Execution model
When Bramble is compiled with the CUDA module, one can use GPU acceleration to speed up the execution. This is especially beneficial when performing a similarity analysis. Bramble supports multi-GPU setups, so one can use multiple GPUs if more than one GPU is available.
Warning
Bramble requires a GPU with at least 8Gb of memory. Bramble
will check whether the GPU supports the calculation prior to execution and throws
an error when the GPU is not supported. You can also check the memory available
on your GPU by running bramblecuda
.
When performing the similarity analysis, an inventory of all the jobs is made.
N+1
OpenMP threads are being spawned where N
equals the number of GPUs.
Each GPU gets assigned a CPU thread and jobs are relayed to the GPU via the CPU
thread. The remaining OpenMP thread employs so-called nested parallellism and
executes another OpenMP parallel environment which uses all CPUs.

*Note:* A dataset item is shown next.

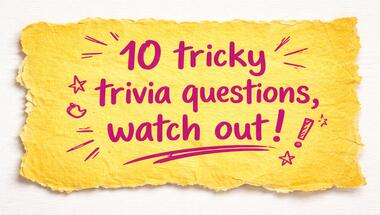 10-question brain teaser challenge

Obviously, this implies that the N
CPU threads which are involved in
managing the GPUs are also used for other parts of the calculation. Since the
computational load of managing the GPUs is however relatively minimal, this does
come at a huge impact on performance. In fact, not using these CPUs is worse
than partially also using them to manage the GPUs.

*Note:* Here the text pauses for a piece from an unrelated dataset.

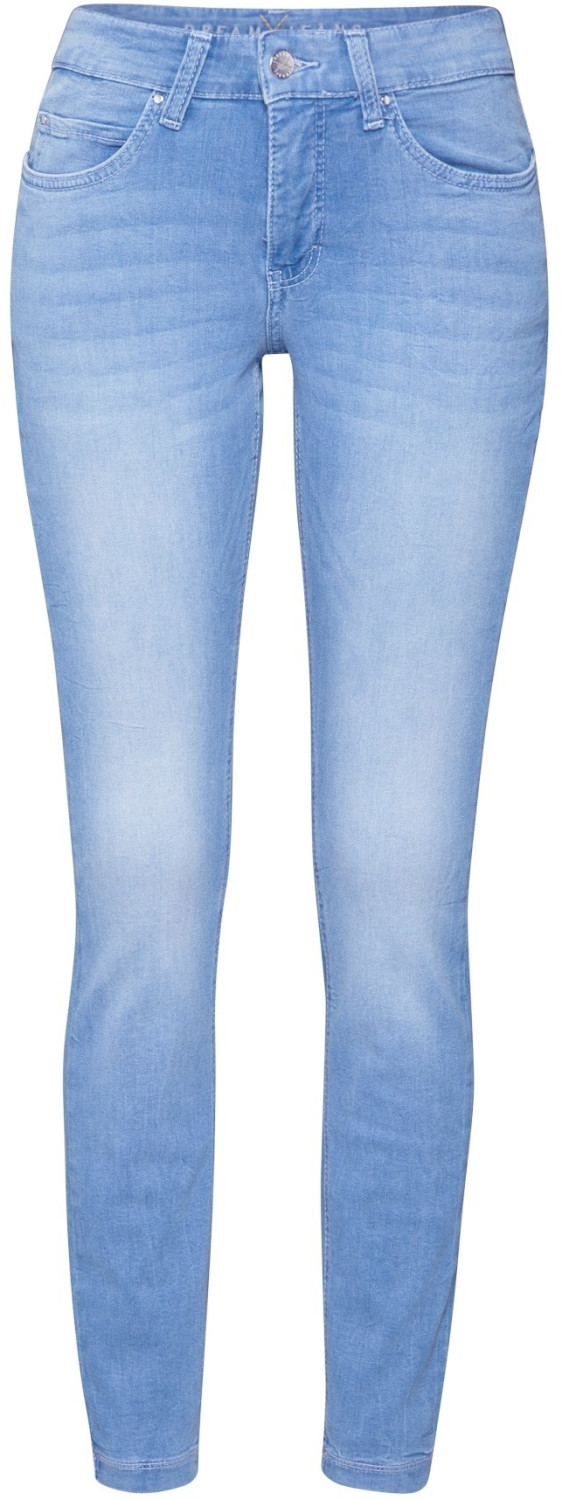 MAC Dream Skinny baby blue wash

When no GPUs are available, Bramble uses no nested parallelism and simply executes all jobs concurrently wherein each job uses OpenMP parallelism on a per-job basis.
Memory load
Performing calculations is quite memory expensive and as a rule of thumb, one needs roughly 8GB of memory per execution thread. For example, if one uses two GPUs, one needs roughly 24GB of memory. If memory is limited, one option is to use swapping, however this comes at a great cost on performance. Nevertheless, it might still be beneficial.
Assuming the user has root privileges, one can use the following instructions to increase the amount of swap memory:
sudo mkswap /swapfile
sudo chmod 600 /swapfile
sudo swapon /swapfile
sudo swapon --show
Typical output would yield:
NAME TYPE SIZE USED PRIO
/dev/sdb3 partition 976M 976M -2
/swapfile file 8G 196.3M -3